• REQUIRED ACTION 1
Do these statements agree with the news article on lockdown relief? (a) The BIR extended the filing of returns to May 30. (b) The Pantawid Liwanag program aims to help poor users of electricity in Luzon only. (c) Nograles said Luzon would lack power supply during the quarantine period. For each, answer yes or no and quote the deciding words from the article.
• REQUIRED ACTION 2
Copy the part of the news article on lockdown relief starting at "Nograles said the" and ending at "the quarantine period.".
• REQUIRED ACTION 3
In the news article on lockdown relief, what did the Social Security System announce to help workers displaced by the coronavirus outbreak?

• DOCUMENT PASSAGE
Lifelines extended to Filipinos amid prolonged lockdown
MANILA, Philippines —Customers of electric cooperatives who use less than 50 kilowatts per hour a month can expect some relief from paying their bills as they will not be charged for the March-to-April period, Cabinet Secretary Karlo Nograles said on Wednesday.
The Social Security System (SSS) also announced a calamity loan to help workers displaced by the coronavirus outbreak, while the Bureau of Internal Revenue (BIR) extended the filing of returns to May 30 to give taxpayers more time to meet their obligations after an expected easing of lockdown measures after April 30.
Nograles said the relief for power consumers was part of the Pantawid Liwanag, a program that aims to help some 3 million poor users of electricity in Luzon, Visayas and Mindanao.
It would be on top of the one-month grace period they would get to pay their power bills, said Nograles, spokesperson for the Inter-Agency Task Force on Emerging Infectious Diseases.
He thanked the National Electrification Administration, Philippine Rural Electric Cooperatives Association Inc., and other electric cooperatives for the endeavor.
Enough power supply
At the same time, Nograles assured the public that Luzon would have enough power supply during the quarantine period.

• GIVEN RECORDS
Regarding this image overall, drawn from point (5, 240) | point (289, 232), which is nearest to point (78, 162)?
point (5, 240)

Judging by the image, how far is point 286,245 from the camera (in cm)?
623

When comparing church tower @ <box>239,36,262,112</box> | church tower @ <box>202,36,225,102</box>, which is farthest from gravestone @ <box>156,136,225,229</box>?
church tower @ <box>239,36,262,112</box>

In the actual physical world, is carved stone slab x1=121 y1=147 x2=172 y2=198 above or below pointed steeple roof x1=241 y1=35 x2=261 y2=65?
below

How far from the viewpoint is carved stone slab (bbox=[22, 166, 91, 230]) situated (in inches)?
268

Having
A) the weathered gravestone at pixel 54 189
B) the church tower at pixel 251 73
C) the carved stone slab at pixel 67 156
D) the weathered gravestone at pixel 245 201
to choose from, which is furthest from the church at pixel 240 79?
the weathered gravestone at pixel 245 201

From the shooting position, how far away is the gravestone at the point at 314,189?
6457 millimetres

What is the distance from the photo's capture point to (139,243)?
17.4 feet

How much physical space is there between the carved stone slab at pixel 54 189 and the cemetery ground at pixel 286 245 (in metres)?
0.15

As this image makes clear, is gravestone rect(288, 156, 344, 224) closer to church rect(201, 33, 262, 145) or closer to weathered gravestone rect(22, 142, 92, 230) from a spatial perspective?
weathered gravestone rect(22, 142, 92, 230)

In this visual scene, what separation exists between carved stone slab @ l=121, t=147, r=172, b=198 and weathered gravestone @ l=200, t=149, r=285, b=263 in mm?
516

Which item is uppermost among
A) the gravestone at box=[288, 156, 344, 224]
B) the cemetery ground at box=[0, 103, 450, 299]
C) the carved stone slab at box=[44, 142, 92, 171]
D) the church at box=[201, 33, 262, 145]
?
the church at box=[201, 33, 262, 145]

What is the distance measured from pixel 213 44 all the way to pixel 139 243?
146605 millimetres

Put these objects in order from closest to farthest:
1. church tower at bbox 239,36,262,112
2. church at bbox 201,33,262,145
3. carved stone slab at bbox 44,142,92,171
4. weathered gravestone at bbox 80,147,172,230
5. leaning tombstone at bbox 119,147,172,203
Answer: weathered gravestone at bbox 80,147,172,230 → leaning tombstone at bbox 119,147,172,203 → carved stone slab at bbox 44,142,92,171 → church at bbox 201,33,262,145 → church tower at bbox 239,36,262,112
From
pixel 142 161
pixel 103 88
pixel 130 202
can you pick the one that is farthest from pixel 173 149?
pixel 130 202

• WRITTEN ANSWER 1
(a) Yes: "the Bureau of Internal Revenue (BIR) extended the filing of returns to May 30"
(b) No: "some 3 million poor users of electricity in Luzon, Visayas and Mindanao"
(c) No: "Luzon would have enough power supply during the quarantine period"

• WRITTEN ANSWER 2
Nograles said the relief for power consumers was part of the Pantawid Liwanag, a program that aims to help some 3 million poor users of electricity in Luzon, Visayas and Mindanao.
It would be on top of the one-month grace period they would get to pay their power bills, said Nograles, spokesperson for the Inter-Agency Task Force on Emerging Infectious Diseases.
He thanked the National Electrification Administration, Philippine Rural Electric Cooperatives Association Inc., and other electric cooperatives for the endeavor.
Enough power supply
At the same time, Nograles assured the public that Luzon would have enough power supply during the quarantine period.

• WRITTEN ANSWER 3
A calamity loan.